## PROBLEM
Rewrite every line of the entries below as a JSON list of strings, with one string per line and no blank lines. Leave the pictures out.

## EXTRACTED INFORMATION
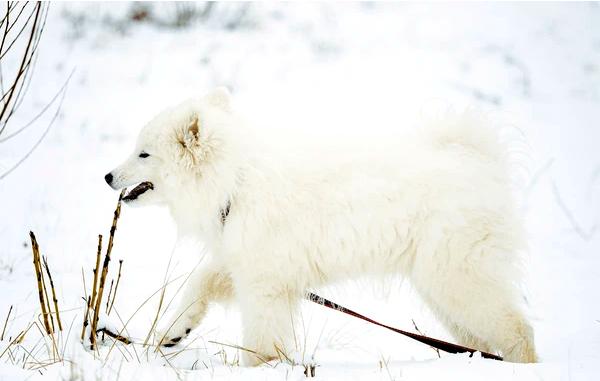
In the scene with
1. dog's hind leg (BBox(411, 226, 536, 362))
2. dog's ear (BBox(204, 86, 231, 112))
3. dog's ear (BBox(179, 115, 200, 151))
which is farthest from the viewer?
dog's ear (BBox(204, 86, 231, 112))

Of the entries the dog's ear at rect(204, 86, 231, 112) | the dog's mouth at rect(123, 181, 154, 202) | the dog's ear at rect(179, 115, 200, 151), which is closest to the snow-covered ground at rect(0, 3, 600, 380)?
the dog's ear at rect(204, 86, 231, 112)

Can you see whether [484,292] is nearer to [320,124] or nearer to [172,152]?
[172,152]

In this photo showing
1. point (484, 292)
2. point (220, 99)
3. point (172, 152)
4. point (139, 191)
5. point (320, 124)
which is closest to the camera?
point (484, 292)

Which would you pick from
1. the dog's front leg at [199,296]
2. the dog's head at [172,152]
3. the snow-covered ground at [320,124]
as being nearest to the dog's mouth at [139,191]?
the dog's head at [172,152]

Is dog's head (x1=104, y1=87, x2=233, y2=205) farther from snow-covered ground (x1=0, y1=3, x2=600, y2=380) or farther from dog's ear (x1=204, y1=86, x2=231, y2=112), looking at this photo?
snow-covered ground (x1=0, y1=3, x2=600, y2=380)

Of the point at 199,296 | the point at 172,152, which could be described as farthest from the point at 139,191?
the point at 199,296

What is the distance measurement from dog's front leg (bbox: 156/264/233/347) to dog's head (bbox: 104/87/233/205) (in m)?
0.59

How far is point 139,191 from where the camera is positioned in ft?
13.0

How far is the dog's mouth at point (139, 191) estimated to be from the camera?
393cm

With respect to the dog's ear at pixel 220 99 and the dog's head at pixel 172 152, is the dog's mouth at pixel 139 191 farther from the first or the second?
the dog's ear at pixel 220 99

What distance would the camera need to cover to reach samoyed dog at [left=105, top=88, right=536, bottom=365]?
138 inches

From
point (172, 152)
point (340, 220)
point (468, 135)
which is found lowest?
point (340, 220)

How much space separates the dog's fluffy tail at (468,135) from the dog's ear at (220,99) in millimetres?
1416

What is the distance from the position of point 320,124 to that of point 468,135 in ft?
17.0
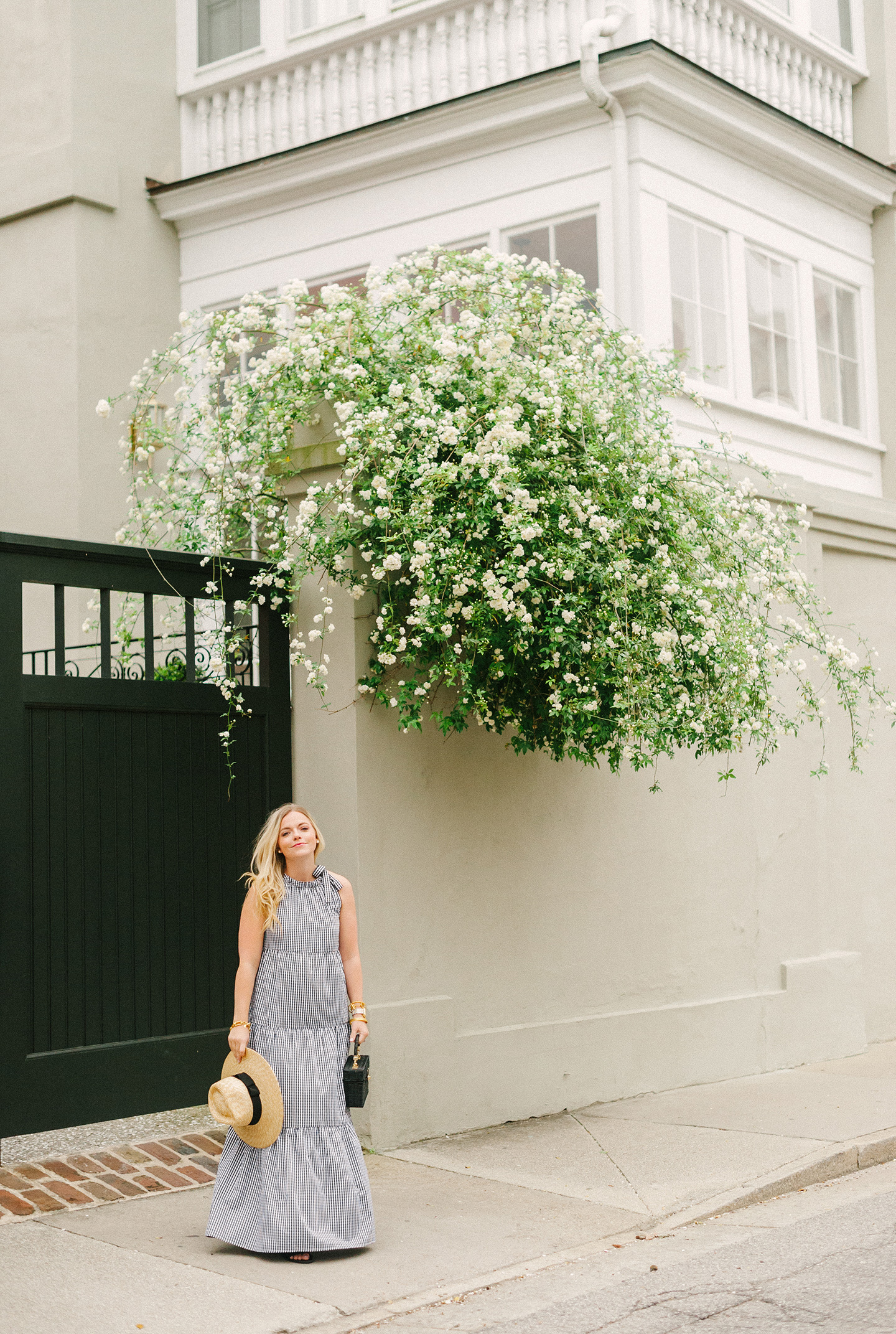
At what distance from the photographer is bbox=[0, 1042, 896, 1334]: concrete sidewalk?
16.6 ft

## OUTPUT
[
  "In the scene with",
  "1. dog's hind leg (BBox(411, 226, 536, 362))",
  "2. dog's ear (BBox(204, 86, 231, 112))",
  "3. dog's ear (BBox(179, 115, 200, 151))",
  "which is farthest from the viewer?",
  "dog's ear (BBox(204, 86, 231, 112))",
  "Of the entries the dog's ear at rect(204, 86, 231, 112) | the dog's mouth at rect(123, 181, 154, 202) | the dog's ear at rect(179, 115, 200, 151), which is closest to the snow-covered ground at rect(0, 3, 600, 380)?",
  "the dog's ear at rect(204, 86, 231, 112)",
  "Can you see whether [484,292] is nearer to [320,124] or nearer to [172,152]?",
  "[172,152]",
  "In this photo showing",
  "1. point (484, 292)",
  "2. point (220, 99)",
  "3. point (172, 152)",
  "4. point (139, 191)",
  "5. point (320, 124)",
  "which is closest to the camera?",
  "point (484, 292)",
  "Which would you pick from",
  "1. the dog's front leg at [199,296]",
  "2. the dog's head at [172,152]",
  "3. the snow-covered ground at [320,124]",
  "as being nearest to the dog's mouth at [139,191]?",
  "the dog's head at [172,152]",
  "Is dog's head (x1=104, y1=87, x2=233, y2=205) farther from snow-covered ground (x1=0, y1=3, x2=600, y2=380) or farther from dog's ear (x1=204, y1=86, x2=231, y2=112), looking at this photo?",
  "snow-covered ground (x1=0, y1=3, x2=600, y2=380)",
  "Of the point at 199,296 | the point at 172,152, which could be described as farthest from the point at 139,191?",
  "the point at 199,296",
  "What is the distance measurement from dog's front leg (bbox: 156/264/233/347) to dog's head (bbox: 104/87/233/205) (in m)?",
  "0.59",
  "How far is point 139,191 from where the camera is positioned in ft?",
  "13.0",
  "How far is the dog's mouth at point (139, 191) estimated to be from the camera?",
  "393cm",
  "With respect to the dog's ear at pixel 220 99 and the dog's head at pixel 172 152, is the dog's mouth at pixel 139 191 farther from the first or the second?",
  "the dog's ear at pixel 220 99",
  "What distance would the camera need to cover to reach samoyed dog at [left=105, top=88, right=536, bottom=365]?",
  "138 inches",
  "From",
  "point (172, 152)",
  "point (340, 220)",
  "point (468, 135)",
  "which is found lowest?",
  "point (340, 220)",
  "How much space separates the dog's fluffy tail at (468,135) from the dog's ear at (220,99) in millimetres?",
  "1416",
  "What is the distance from the position of point 320,124 to that of point 468,135 in ft?",
  "17.0",
  "At what distance from the photographer is bbox=[0, 1042, 896, 1334]: concrete sidewalk?",
  "16.6 ft"
]